- **Приведённый отрывок**:
==============================

Не выпуская санок из фокуса ясновидения, я остановился вместе с ними перед магазином Треймана на Невском, где продавались письменные принадлежности, аппетитные игральные карты и безвкусные безделушки из металла и камня. Через несколько минут мать вышла оттуда в сопровождении слуги: он нес за ней покупку, которая показалась мне обыкновенным фаберовским карандашом, так что я даже удивился и ничтожности подарка, и тому, что она не может нести сама такую мелочь. Пока выездной запахивал опять полость, я смотрел на пар, выдыхаемый всеми, включая коня. Видел и знакомую ужимку матери: у нее была привычка вдруг надуть губы, чтобы отлепилась слишком тесная вуалетка, и вот сейчас, написав это, нежное сетчатое ощущение ее холодной щеки под моими губами возвращается ко мне, летит, ликуя, стремглав из снежно-синего, синеоконного (еще не спустили штор) прошлого.

==============================

Строки коллекции:
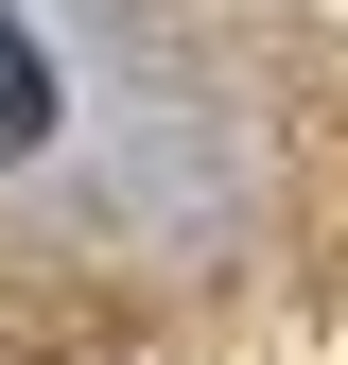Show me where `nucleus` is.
<instances>
[{
    "label": "nucleus",
    "instance_id": "f257e3e1",
    "mask_svg": "<svg viewBox=\"0 0 348 365\" xmlns=\"http://www.w3.org/2000/svg\"><path fill=\"white\" fill-rule=\"evenodd\" d=\"M53 140V53L18 35V0H0V157H35Z\"/></svg>",
    "mask_w": 348,
    "mask_h": 365
}]
</instances>
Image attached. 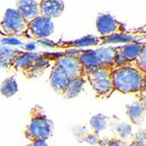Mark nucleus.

==============================

- **Задание 1**: Перед каким магазином остановились санки в приведённом отрывке?
- **Задание 2**: Верните, пожалуйста, дословно часть отрывка: начните с того места, где стоит «Не выпуская санок», и остановитесь после «спустили штор) прошлого.».

- **Ответ 1**: Перед магазином Треймана на Невском.

- **Ответ 2**:
Не выпуская санок из фокуса ясновидения, я остановился вместе с ними перед магазином Треймана на Невском, где продавались письменные принадлежности, аппетитные игральные карты и безвкусные безделушки из металла и камня. Через несколько минут мать вышла оттуда в сопровождении слуги: он нес за ней покупку, которая показалась мне обыкновенным фаберовским карандашом, так что я даже удивился и ничтожности подарка, и тому, что она не может нести сама такую мелочь. Пока выездной запахивал опять полость, я смотрел на пар, выдыхаемый всеми, включая коня. Видел и знакомую ужимку матери: у нее была привычка вдруг надуть губы, чтобы отлепилась слишком тесная вуалетка, и вот сейчас, написав это, нежное сетчатое ощущение ее холодной щеки под моими губами возвращается ко мне, летит, ликуя, стремглав из снежно-синего, синеоконного (еще не спустили штор) прошлого.